Of snarls, suspense and separatism
Reviewed by Randeep Wadehra

Tsunami on Roads: Wake up India 
by Dr Sanjay Kulshrestha.
Conscious Citizens.
Pages 207. Rs 250.

TRUST Indian authorities to place the cart before the horse. Even before a yard of decent road was added, doors were opened for corporate houses to set up automobile manufacturing plants in the country. Soon the roads of various shapes and sizes disappeared under the "tsunami" of traffic – not just within towns and cities but the highways too. And, since no preplanning for managing the "auto-explosion" was done, loss of human lives due to road rage hit the roof — one serious accident every minute and one death every five minutes! Did you say mayhem and massacre? Bingo.

This book is a must read not only for road users but also for powers that be.

The Unprofessional Photographer
by Ratinder Jhaj.
Frog Books.
Pages 107. Rs 125.

Its title and illustrations promise a chuckle-raising read if not a laugh riot. The back-page blurb raises the spectre of spine-chilling suspense that reaches a cathartic climax, impelling one to recall such medico-thrillers as Robin Cook’s Coma and Tess Gerritsen’s grisly The Surgeon. Alas!

Kabir loves and marries Naina whereas Tarachand and Chaaya are courting. All the four are young doctors. Just when one settles for a soft, romantic narrative it takes a "suspenseful" turn. No, there are no dead bodies with an anonymous fiend on the prowl in the aseptic hospital interiors, and certainly not mysterious sudden deaths or patients going into coma. It is only a ward boy taking video shots of pregnant patients in varied states of undress in the labour room!

Normally, the matter should have ended with such a depraved delinquent handed over to the police for investigation. But, we sit up and note that the hospital authorities are chary of even filing an FIR. Is there more to it than perverted photography? Maybe, some sort of porno-mafia? If you are smacking your lips for a desi crime-thriller just banish the thought! The izzat factor deterred them, actually.

Banal anti-climaxes, contrived situations, undeveloped plot and caricatured characters are this novella’s bane. Many situations are added as afterthoughts, which are as unappetising as jute patch on silk fabric. Writing fiction is not an amateur’s cup of tea. One needs to do thorough research, develop the plot with dollops of imagination, craft it with diligence, give each character a distinct personality and then choreograph the interplay of emotions, situations and persons in such a way that the end product becomes a compulsive read. Jhaj, a medico, displays knowledge of her profession and good command over the language, but writing skills she needs to acquire.

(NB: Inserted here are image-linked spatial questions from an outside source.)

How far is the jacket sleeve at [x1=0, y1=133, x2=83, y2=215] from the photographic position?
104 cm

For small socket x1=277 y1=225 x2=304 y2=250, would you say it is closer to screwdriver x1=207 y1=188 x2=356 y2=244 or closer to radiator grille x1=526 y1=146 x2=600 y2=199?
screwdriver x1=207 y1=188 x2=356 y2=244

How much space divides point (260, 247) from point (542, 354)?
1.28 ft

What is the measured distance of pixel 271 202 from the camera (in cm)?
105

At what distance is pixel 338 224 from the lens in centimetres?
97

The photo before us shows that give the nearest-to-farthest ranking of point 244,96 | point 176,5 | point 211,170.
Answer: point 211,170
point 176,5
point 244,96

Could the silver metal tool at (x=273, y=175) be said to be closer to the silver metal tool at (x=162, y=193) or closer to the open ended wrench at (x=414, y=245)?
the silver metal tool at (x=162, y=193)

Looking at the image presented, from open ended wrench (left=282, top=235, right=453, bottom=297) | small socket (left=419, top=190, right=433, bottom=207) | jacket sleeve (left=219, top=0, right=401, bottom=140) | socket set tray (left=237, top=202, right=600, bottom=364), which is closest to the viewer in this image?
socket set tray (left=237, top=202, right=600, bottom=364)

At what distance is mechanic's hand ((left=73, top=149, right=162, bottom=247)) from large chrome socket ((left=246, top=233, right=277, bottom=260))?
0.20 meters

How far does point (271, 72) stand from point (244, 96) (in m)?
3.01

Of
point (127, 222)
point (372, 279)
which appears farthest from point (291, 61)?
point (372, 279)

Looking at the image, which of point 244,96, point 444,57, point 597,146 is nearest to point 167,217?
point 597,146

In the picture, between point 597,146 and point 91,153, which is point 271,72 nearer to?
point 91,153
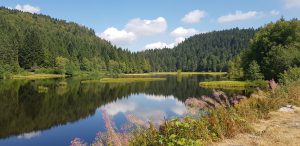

The Punjab Crisis: Student’s Perspective
by Mohammed Jameel.
Pages xiii+225. Rs 495.

Neither the Naxalite movement nor separatism in J&K as well as the North-East had ever tested India’s socio-political fabric and strained its governmental superstructure to the extent that the Punjab terrorism did. It was the most potent challenge to the state’s credibility – a challenge that was overcome but after paying a heavy price in terms of human life, property and inter-community relationships. Those of us who followed the print media (the only credible source of information since the electronic media comprised AIR and DD only) in those days can still recall the horror of the times. We all know what the prominent politicians’ respective stands were. We also were aware of the views of the intelligentsia through their writings in major news publications. But, thought processes taking place among the educated youth of the time remained an enigma.

Jameel has done a signal service in this respect by coming out with a well-researched tome on what the student community in Punjab thought about various issues relating to the terror-stricken state. I wish the publisher had shown more diligence while binding the book.